• [Qué hay que hacer]
1 > En el texto sobre los indignados, ¿cuántas toneladas de basura se retiraron?
2 > Por favor, prosigue el texto sobre los indignados a partir de su última frase, con el mismo tono.

Los indignados han quedado como lo que son, esos niñatos de todas las edades, normalmente avanzadas, enfurruñados porque mamá pretende frotarles detrás de las orejas.

Casi veintiocho toneladas de basura retiradas a las seis de la mañana entre, según cifras de la policía, exactamente ochenta y ocho "indignados" es, en mi opinión de profano –pues nunca me he revolcado entre tanto desperdicio–, mucha basura para tan poco indignado. Es una cantidad de basura en efecto indignante: ahora se explica que las legañas no les dejaran abrir los ojos a la realidad. Se empieza durmiendo con olor a pies y se termina loando a Stalin, o las novelas de José Luis Sampedro. La democracia española es aquella que llaman a la puerta del "camping" a las seis de la mañana y no es lechero sino un señor con un cubo de "zotal" y una máscara antigás.

Una vez que la autoridad le ha dicho a los indignados que vuelvan a sus casas "okupadas" que no son suyas y desalojen el espacio público para volver a robar el privado, ha hecho falta que acuda la "brunete" antiplagas, entre vehículos compactadores, tanquetas baldeadoras y la unidad de zapadores, o sea, los operarios provistos de pala y probablemente también pico –en el desfile del día de la Hispanidad no se moviliza tanta división acorazada–, para volver a darle a la zona de Sol y al Paseo del Prado un aspecto más o menos ciudadano, alejado del inframundo. Los indignados amenazan con volver más enfadados que nunca, una vez que casi les han hecho ducharse ¡y tan temprano!

• [Datos de origen]
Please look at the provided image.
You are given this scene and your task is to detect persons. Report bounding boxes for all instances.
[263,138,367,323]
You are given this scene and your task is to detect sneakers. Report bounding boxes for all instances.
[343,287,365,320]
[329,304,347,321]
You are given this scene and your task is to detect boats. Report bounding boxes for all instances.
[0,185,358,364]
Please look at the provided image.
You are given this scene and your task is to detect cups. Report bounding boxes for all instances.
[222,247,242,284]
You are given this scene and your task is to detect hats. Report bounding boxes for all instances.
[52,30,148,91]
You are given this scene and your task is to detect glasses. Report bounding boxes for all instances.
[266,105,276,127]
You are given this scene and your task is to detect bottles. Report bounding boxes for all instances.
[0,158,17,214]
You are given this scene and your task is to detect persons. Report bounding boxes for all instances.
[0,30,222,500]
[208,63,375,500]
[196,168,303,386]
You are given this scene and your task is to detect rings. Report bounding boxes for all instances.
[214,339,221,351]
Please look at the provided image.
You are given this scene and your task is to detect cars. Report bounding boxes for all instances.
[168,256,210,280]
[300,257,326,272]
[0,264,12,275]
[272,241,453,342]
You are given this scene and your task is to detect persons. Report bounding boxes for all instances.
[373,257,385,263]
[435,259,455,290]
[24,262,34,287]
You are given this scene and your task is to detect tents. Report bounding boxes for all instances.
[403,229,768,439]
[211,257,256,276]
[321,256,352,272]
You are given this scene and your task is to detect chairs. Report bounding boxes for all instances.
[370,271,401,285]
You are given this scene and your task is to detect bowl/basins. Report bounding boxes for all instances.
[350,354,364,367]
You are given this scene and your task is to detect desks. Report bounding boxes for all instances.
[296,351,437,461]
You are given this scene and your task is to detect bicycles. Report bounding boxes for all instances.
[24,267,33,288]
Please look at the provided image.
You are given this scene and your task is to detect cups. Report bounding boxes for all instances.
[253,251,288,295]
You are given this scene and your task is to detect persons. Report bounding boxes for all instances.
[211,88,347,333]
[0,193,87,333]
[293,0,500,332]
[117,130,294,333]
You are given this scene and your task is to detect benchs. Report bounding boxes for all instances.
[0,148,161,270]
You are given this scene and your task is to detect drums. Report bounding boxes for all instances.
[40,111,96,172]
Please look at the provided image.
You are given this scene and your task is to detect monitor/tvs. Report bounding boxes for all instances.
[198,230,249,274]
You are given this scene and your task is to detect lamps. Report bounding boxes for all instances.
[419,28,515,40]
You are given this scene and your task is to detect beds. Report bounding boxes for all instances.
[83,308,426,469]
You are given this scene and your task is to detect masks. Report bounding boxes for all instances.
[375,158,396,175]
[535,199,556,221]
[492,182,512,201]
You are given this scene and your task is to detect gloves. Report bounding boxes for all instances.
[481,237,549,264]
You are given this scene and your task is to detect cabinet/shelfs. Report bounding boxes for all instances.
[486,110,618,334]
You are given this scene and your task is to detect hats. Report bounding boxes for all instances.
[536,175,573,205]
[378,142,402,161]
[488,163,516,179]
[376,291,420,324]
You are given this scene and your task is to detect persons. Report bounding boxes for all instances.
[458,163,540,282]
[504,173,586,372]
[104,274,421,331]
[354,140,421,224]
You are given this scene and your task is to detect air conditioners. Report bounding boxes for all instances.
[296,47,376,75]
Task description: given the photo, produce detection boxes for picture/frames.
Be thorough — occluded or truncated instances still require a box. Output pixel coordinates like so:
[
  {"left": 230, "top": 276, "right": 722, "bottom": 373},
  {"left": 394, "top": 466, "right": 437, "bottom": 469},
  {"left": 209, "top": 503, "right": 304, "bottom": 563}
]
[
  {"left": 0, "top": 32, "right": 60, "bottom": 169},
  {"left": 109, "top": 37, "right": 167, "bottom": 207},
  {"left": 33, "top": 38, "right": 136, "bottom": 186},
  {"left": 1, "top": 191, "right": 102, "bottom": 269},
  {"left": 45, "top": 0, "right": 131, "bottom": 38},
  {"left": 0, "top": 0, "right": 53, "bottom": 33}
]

• [Respuestas]
1 > Casi veintiocho toneladas.

2 >
Es que ahí se ha venido coleccionando más tizne al peso que proclamas totalitarias. Veintiocho mil kilos de llamados "residuos" (le ha faltado a la autoridad añadir "orgánicos" para que me empiece a picar todo) producidos por ochenta y ocho cachondos mentales, sin contar el residuo que cargan en esas cabelleras aproximadamente jamaicanas en forma de churrete extrementicio, que según dicen los expertos hay que embellecerlas con guano de paloma si uno quiere cuidar la etiqueta. Salen, por cabeza (sin contar, claro, las cabezas de las mascotas pensionadas por los "indignados" como perros, roedores o simpáticos insectos blatodeos, entre voladores y no voladores) a bastante más de trescientos kilos de roña acumulada. Yo hay días en que si no me lavo no produzco tanta seborrea. ¿No salían los indignados en los reportajes de la prensa entusiasta barriendo la calle por turnos, para que no les pusiéramos fama de espesos? En realidad estaban haciendo como las chachas sin escrúpulos: colocando el polvo donde no se veía, poniendo la putrefacción en perfecto estado de revista de diseño. Hasta que se ha descubierto lo que ya se sabía: que la "M" de "15-M" no significa precisamente "mayo" y que bajo las mantas andinas y los manifiestos de presunta modernidad se escondían todos los remanentes de revoluciones revenidas, hasta el último sarro de Mao Zedong, "el de los dientes verdes".  Los indignados han quedado como lo que son, esos niñatos de todas las edades, normalmente avanzadas, enfurruñados porque mamá pretende frotarles detrás de las orejas.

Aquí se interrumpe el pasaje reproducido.